The Justice Department provided White House attorneys with a copy of the report in accordance with the law, Barr said. The decision to assert executive privilege to black out portions of the document rested with the president and Trump decided to not request any redactions, according to Barr.
“Because the White House voluntarily cooperated with the special counsel’s investigation, significant portions of the report contain material over which the president could have asserted privilege. And he would have been well within his rights to do so,” Barr said.
The White House counsel requested a redacted copy of the document in order to advise the president on the issue of executive privilege, according to the attorney general.
“Following that review, the president confirmed that, in the interests of transparency and full disclosure to the American people, he would not assert privilege over the special counsel’s report,” Barr said, adding that “no material has been redacted based on executive privilege.”

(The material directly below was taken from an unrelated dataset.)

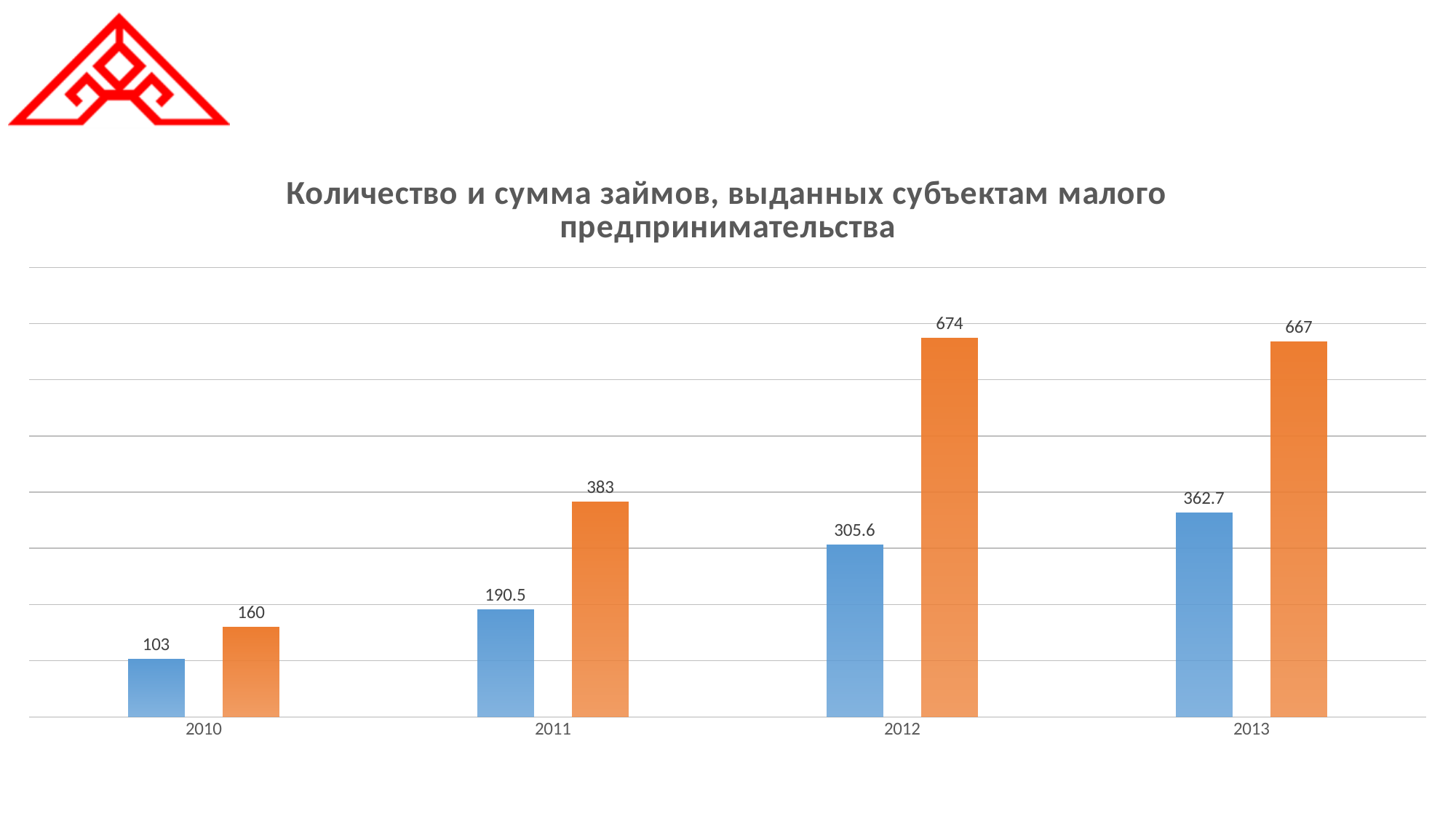
What is the value of the orange bar for 2013? 667 What is the difference between the orange bar values for 2012 and 2011? 291 Which is larger, the blue bar for 2013 or the blue bar for 2012? 2013 In which year is the blue bar lowest? 2010 What is the value of the blue bar for 2010? 103 What is the value of the orange bar for 2011? 383 How many years are shown on the x axis of the chart? 4 What is the title of the chart? Количество и сумма займов, выданных субъектам малого предпринимательства In which year is the orange bar highest? 2012 What is the value of the blue bar for 2012? 305.6 What type of chart is shown on the slide? bar chart Do the blue bar values rise or fall from 2010 to 2013? rise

“There were no redactions done by anyone outside this group,” Barr said, referring to the Justice Department, the special counsel’s office, and the intelligence community. “No one outside this group proposed any redactions. And no one outside this department has seen the non-redacted report.”
Over the course of 22 months, Mueller investigated allegations of collusion between the Trump campaign and Russia. Mueller concluded that there was no evidence of collusion by Trump, anyone on his campaign, or any U.S. citizen.
Mueller didn’t make a prosecutorial decision about the president’s alleged actions amounting to obstruction of justice. Barr and Deputy Attorney General Rod Rosenstein reviewed the arguments Mueller presented and concluded there is not enough evidence to file charges.
Barr also revealed that Mueller specifically noted in the report that the president has noncorrupt motives for publicly criticizing the investigation.
“As the special counsel’s report acknowledges, there is substantial evidence to show that the president was frustrated and angered by a sincere belief that the investigation was undermining his presidency, propelled by his political opponents, and fueled by illegal leaks,” Barr said.
“Nonetheless, the White House fully cooperated with the special counsel’s investigation, providing unfettered access to campaign and White House documents, directing senior aides to testify freely, and asserting no privilege claims. And at the same time, the president took no act that in fact deprived the special counsel of the documents and witnesses necessary to complete his investigation.”
The special counsel’s report was delivered to members of Congress starting at 11 a.m. and is available to the public on the Justice Department’s website, Barr said.
The redactions to the report were limited to four categories Barr previously outlined: grand jury material shielded from disclosure by federal law, intelligence sources and methods the disclosure of which could be harmful to national security, the identities of people who were not ultimately charged with a crime, and the interests of peripheral third parties who were not ultimately prosecuted.